Required work:
Copy all lines below exactly as written. Leave pictures out.

** Begin Extracted entries **

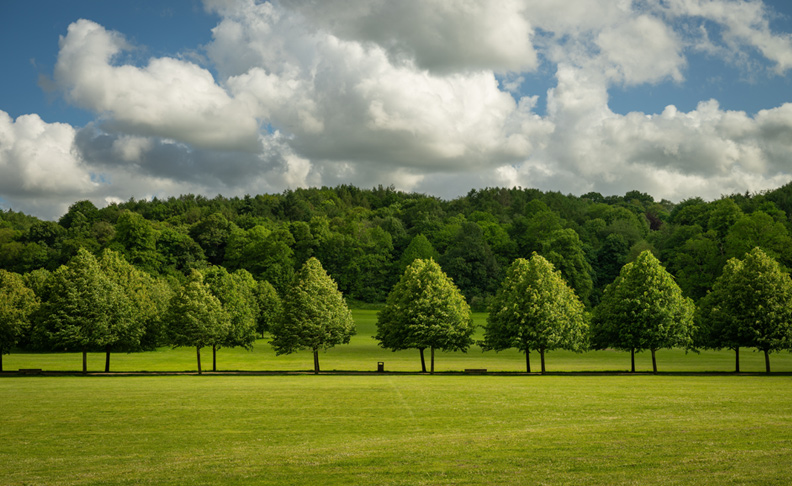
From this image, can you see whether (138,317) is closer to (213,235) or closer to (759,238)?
(759,238)

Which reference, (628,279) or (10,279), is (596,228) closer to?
(628,279)

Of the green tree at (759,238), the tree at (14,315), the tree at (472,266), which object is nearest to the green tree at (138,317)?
the tree at (14,315)

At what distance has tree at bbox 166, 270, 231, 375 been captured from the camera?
52.0 m

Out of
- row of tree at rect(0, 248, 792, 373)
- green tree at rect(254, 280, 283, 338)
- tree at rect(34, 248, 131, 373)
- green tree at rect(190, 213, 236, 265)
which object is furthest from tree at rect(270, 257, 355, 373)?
green tree at rect(190, 213, 236, 265)

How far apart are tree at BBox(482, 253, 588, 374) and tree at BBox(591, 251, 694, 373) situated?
2.66 metres

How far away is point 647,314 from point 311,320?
27540 millimetres

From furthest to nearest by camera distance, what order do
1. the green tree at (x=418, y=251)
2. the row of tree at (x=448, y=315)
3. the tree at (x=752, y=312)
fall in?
the green tree at (x=418, y=251) → the row of tree at (x=448, y=315) → the tree at (x=752, y=312)

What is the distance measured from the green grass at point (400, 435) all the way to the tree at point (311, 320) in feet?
54.9

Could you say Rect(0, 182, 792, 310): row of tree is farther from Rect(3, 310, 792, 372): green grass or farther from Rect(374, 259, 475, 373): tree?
Rect(374, 259, 475, 373): tree

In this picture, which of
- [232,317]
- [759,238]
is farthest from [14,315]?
[759,238]

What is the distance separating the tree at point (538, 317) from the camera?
4703 cm

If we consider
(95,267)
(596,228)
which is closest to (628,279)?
(95,267)

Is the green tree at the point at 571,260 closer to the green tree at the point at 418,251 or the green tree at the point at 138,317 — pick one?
the green tree at the point at 418,251

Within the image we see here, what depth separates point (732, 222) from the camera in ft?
316
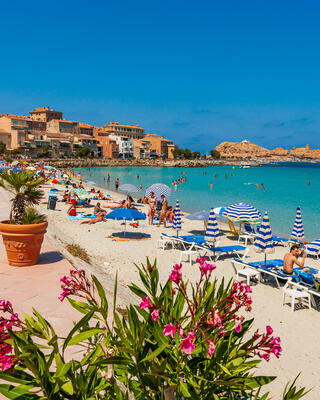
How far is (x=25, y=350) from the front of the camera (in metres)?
1.79

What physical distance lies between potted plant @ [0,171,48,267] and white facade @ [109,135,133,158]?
361 ft

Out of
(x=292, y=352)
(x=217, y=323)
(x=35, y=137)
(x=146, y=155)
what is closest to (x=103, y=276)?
(x=292, y=352)

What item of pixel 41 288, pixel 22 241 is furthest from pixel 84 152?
pixel 41 288

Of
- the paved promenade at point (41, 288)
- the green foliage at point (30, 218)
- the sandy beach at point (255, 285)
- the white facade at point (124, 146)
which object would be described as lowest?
the sandy beach at point (255, 285)

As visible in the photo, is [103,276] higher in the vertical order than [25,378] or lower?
lower

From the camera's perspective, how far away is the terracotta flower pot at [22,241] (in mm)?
6988

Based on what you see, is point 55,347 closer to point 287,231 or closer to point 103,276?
point 103,276

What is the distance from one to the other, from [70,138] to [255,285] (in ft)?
329

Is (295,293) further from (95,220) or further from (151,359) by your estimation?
(95,220)

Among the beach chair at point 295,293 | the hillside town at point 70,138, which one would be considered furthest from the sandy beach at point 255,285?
the hillside town at point 70,138

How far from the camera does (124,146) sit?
116 m

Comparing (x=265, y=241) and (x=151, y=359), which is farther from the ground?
(x=151, y=359)

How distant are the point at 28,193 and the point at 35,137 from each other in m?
94.9

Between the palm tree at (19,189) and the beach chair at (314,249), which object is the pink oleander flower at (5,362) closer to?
the palm tree at (19,189)
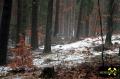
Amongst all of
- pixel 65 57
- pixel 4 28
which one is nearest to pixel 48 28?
pixel 65 57

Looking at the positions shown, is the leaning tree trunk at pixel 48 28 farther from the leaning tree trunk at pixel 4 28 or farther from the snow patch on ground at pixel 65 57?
the leaning tree trunk at pixel 4 28

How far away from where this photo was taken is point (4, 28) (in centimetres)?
1870

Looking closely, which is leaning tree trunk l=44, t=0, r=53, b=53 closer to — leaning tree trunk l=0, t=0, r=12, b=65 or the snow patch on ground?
the snow patch on ground

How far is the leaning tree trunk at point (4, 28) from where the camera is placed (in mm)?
18625

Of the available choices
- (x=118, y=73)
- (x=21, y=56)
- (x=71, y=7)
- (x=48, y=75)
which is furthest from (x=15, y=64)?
(x=71, y=7)

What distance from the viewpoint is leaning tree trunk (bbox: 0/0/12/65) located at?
18.6 m

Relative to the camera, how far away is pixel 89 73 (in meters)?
14.2

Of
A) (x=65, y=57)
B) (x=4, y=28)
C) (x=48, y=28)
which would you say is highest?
(x=48, y=28)

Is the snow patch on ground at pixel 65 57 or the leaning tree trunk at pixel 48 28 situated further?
the leaning tree trunk at pixel 48 28

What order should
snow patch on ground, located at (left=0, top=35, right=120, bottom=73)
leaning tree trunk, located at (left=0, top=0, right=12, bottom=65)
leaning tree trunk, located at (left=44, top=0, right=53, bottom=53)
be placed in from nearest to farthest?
leaning tree trunk, located at (left=0, top=0, right=12, bottom=65)
snow patch on ground, located at (left=0, top=35, right=120, bottom=73)
leaning tree trunk, located at (left=44, top=0, right=53, bottom=53)

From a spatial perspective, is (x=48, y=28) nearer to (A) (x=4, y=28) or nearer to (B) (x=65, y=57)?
(B) (x=65, y=57)

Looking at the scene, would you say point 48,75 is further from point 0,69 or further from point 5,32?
point 5,32

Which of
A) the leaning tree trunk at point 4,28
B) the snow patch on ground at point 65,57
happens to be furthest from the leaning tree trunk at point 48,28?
the leaning tree trunk at point 4,28

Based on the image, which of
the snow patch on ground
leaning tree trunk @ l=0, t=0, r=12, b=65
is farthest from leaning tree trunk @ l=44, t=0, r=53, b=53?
leaning tree trunk @ l=0, t=0, r=12, b=65
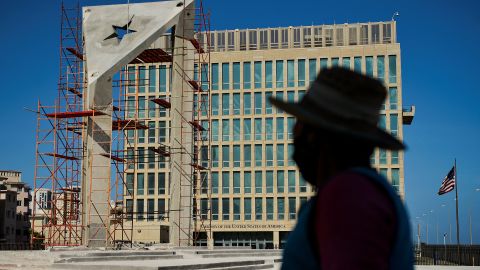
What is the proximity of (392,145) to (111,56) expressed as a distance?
114ft

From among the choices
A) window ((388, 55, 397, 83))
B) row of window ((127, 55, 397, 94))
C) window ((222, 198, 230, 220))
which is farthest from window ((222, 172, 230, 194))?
window ((388, 55, 397, 83))

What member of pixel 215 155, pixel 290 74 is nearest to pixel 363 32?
pixel 290 74

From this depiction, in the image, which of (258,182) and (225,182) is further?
(225,182)

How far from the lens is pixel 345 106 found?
164 centimetres

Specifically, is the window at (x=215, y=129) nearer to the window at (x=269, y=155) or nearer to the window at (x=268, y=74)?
the window at (x=269, y=155)

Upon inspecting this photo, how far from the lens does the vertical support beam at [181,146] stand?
37.8 metres

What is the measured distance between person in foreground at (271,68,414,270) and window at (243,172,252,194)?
7140 centimetres

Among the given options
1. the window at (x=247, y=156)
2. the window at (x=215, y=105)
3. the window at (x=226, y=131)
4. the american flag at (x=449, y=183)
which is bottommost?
the american flag at (x=449, y=183)

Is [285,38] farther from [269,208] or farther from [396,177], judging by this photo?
[396,177]

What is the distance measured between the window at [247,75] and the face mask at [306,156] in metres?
72.6

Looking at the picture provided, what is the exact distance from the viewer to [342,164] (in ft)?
5.64

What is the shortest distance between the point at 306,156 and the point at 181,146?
119 feet

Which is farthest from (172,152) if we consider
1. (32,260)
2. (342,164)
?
(342,164)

** End Extracted entries **

Result of this task:
From this image, can you see whether (138,317) is closer to (213,235) or closer to (759,238)?
(759,238)

Which reference, (628,279) or (10,279), is (596,228) closer to?
(628,279)

Of the green tree at (759,238), the tree at (14,315), the tree at (472,266), which object is nearest to the green tree at (138,317)?
the tree at (14,315)

At what distance has tree at bbox 166, 270, 231, 375 been captured from the camera?
52.0 m

Out of
- row of tree at rect(0, 248, 792, 373)
- green tree at rect(254, 280, 283, 338)
- tree at rect(34, 248, 131, 373)
- green tree at rect(190, 213, 236, 265)
which object is furthest from tree at rect(270, 257, 355, 373)?
green tree at rect(190, 213, 236, 265)

How far apart are tree at BBox(482, 253, 588, 374) and tree at BBox(591, 251, 694, 373) situated?
2.66 metres

How far away is point 647,314 from point 311,320?
27540 millimetres

From furthest to nearest by camera distance, what order do
1. the green tree at (x=418, y=251)
2. the row of tree at (x=448, y=315)
3. the tree at (x=752, y=312)
fall in?
the green tree at (x=418, y=251) → the row of tree at (x=448, y=315) → the tree at (x=752, y=312)

What is the distance measured from the green grass at point (400, 435) all the way to the tree at point (311, 320) in feet?
54.9

Could you say Rect(0, 182, 792, 310): row of tree is farther from Rect(3, 310, 792, 372): green grass or farther from Rect(374, 259, 475, 373): tree?
Rect(374, 259, 475, 373): tree

In this picture, which of
- [232,317]
- [759,238]
is farthest from [14,315]?
[759,238]

What is the distance separating the tree at point (538, 317) from the camera?
4703 cm

If we consider
(95,267)
(596,228)
which is closest to (628,279)?
(95,267)

Is the green tree at the point at 571,260 closer to the green tree at the point at 418,251 or the green tree at the point at 138,317 — pick one?
the green tree at the point at 418,251

Within the image we see here, what depth separates point (732, 222) from the camera in ft?
316
How far is (x=25, y=350) from the front of the camera (in metres)?
1.79

What physical distance lies between potted plant @ [0,171,48,267] and white facade @ [109,135,133,158]?
361 ft

Out of
(x=292, y=352)
(x=217, y=323)
(x=35, y=137)
(x=146, y=155)
what is closest to (x=103, y=276)?
(x=292, y=352)

What item of pixel 41 288, pixel 22 241 is furthest from pixel 84 152?
pixel 41 288

Of
- the paved promenade at point (41, 288)
- the green foliage at point (30, 218)
- the sandy beach at point (255, 285)
- the white facade at point (124, 146)
which object would be described as lowest?
the sandy beach at point (255, 285)

As visible in the photo, is [103,276] higher in the vertical order than [25,378] or lower?
lower

From the camera's perspective, how far away is the terracotta flower pot at [22,241] (in mm)?
6988

Based on what you see, is point 55,347 closer to point 287,231 or closer to point 103,276?
point 103,276

What is the distance from one to the other, from [70,138] to [255,285] (in ft)?
329

Is (295,293) further from (95,220) or further from (151,359) by your estimation?
(95,220)

Among the beach chair at point 295,293 | the hillside town at point 70,138, which one would be considered furthest from the sandy beach at point 255,285?
the hillside town at point 70,138

How far from the camera does (124,146) sit?
116 m

Comparing (x=265, y=241) and (x=151, y=359), which is farther from the ground?
(x=151, y=359)

How distant are the point at 28,193 and the point at 35,137 from each other in m?
94.9

Between the palm tree at (19,189) and the beach chair at (314,249), which object is the pink oleander flower at (5,362) closer to?
the palm tree at (19,189)
Amongst all of
- pixel 65 57
- pixel 4 28
which one is nearest to pixel 48 28?
pixel 65 57

Looking at the positions shown, is the leaning tree trunk at pixel 48 28 farther from the leaning tree trunk at pixel 4 28 or farther from the snow patch on ground at pixel 65 57?
the leaning tree trunk at pixel 4 28

How far away from where this photo was taken is point (4, 28) (in centimetres)?
1870

Looking closely, which is leaning tree trunk l=44, t=0, r=53, b=53 closer to — leaning tree trunk l=0, t=0, r=12, b=65 or the snow patch on ground?
the snow patch on ground

How far is the leaning tree trunk at point (4, 28) from where the camera is placed (in mm)?
18625

Of the available choices
- (x=118, y=73)
- (x=21, y=56)
- (x=71, y=7)
- (x=48, y=75)
which is furthest from (x=15, y=64)?
(x=71, y=7)

What distance from the viewpoint is leaning tree trunk (bbox: 0/0/12/65) located at?
18.6 m

Relative to the camera, how far away is pixel 89 73 (in meters)?
14.2

Of
A) (x=65, y=57)
B) (x=4, y=28)
C) (x=48, y=28)
which would you say is highest?
(x=48, y=28)

Is the snow patch on ground at pixel 65 57 or the leaning tree trunk at pixel 48 28 situated further?
the leaning tree trunk at pixel 48 28

What order should
snow patch on ground, located at (left=0, top=35, right=120, bottom=73)
leaning tree trunk, located at (left=0, top=0, right=12, bottom=65)
leaning tree trunk, located at (left=44, top=0, right=53, bottom=53)
be placed in from nearest to farthest?
leaning tree trunk, located at (left=0, top=0, right=12, bottom=65)
snow patch on ground, located at (left=0, top=35, right=120, bottom=73)
leaning tree trunk, located at (left=44, top=0, right=53, bottom=53)

From a spatial perspective, is (x=48, y=28) nearer to (A) (x=4, y=28) or nearer to (B) (x=65, y=57)?
(B) (x=65, y=57)

Looking at the scene, would you say point 48,75 is further from point 0,69 or further from point 5,32?
point 5,32

Which of
A) the leaning tree trunk at point 4,28
B) the snow patch on ground at point 65,57
happens to be furthest from the leaning tree trunk at point 48,28?
the leaning tree trunk at point 4,28

Based on the image, which of
the snow patch on ground
leaning tree trunk @ l=0, t=0, r=12, b=65
is farthest from leaning tree trunk @ l=44, t=0, r=53, b=53?
leaning tree trunk @ l=0, t=0, r=12, b=65
What is the proximity of (392,145) to (111,56) expressed as a distance?
114ft

From among the choices
A) window ((388, 55, 397, 83))
B) row of window ((127, 55, 397, 94))
C) window ((222, 198, 230, 220))
which is farthest from window ((222, 172, 230, 194))?
window ((388, 55, 397, 83))

What member of pixel 215 155, pixel 290 74 is nearest to pixel 363 32?
pixel 290 74

From this depiction, in the image, which of (258,182) and (225,182) is further?
(225,182)

How far from the lens is pixel 345 106 found?
164 centimetres

Specifically, is the window at (x=215, y=129) nearer to the window at (x=269, y=155) or nearer to the window at (x=268, y=74)?
the window at (x=269, y=155)

Upon inspecting this photo, how far from the lens does the vertical support beam at [181,146] stand?
37.8 metres

What is the measured distance between person in foreground at (271,68,414,270) and window at (243,172,252,194)?
7140 centimetres

Among the given options
1. the window at (x=247, y=156)
2. the window at (x=215, y=105)
3. the window at (x=226, y=131)
4. the american flag at (x=449, y=183)
which is bottommost?
the american flag at (x=449, y=183)

Is [285,38] farther from [269,208] or farther from [396,177], judging by this photo?
[396,177]

What is the distance measured between the window at [247,75] and the face mask at [306,156] in metres?
72.6

Looking at the picture provided, what is the exact distance from the viewer to [342,164] (in ft)?
5.64

What is the shortest distance between the point at 306,156 and the point at 181,146?
119 feet

Which is farthest from (172,152) if we consider
1. (32,260)
2. (342,164)
?
(342,164)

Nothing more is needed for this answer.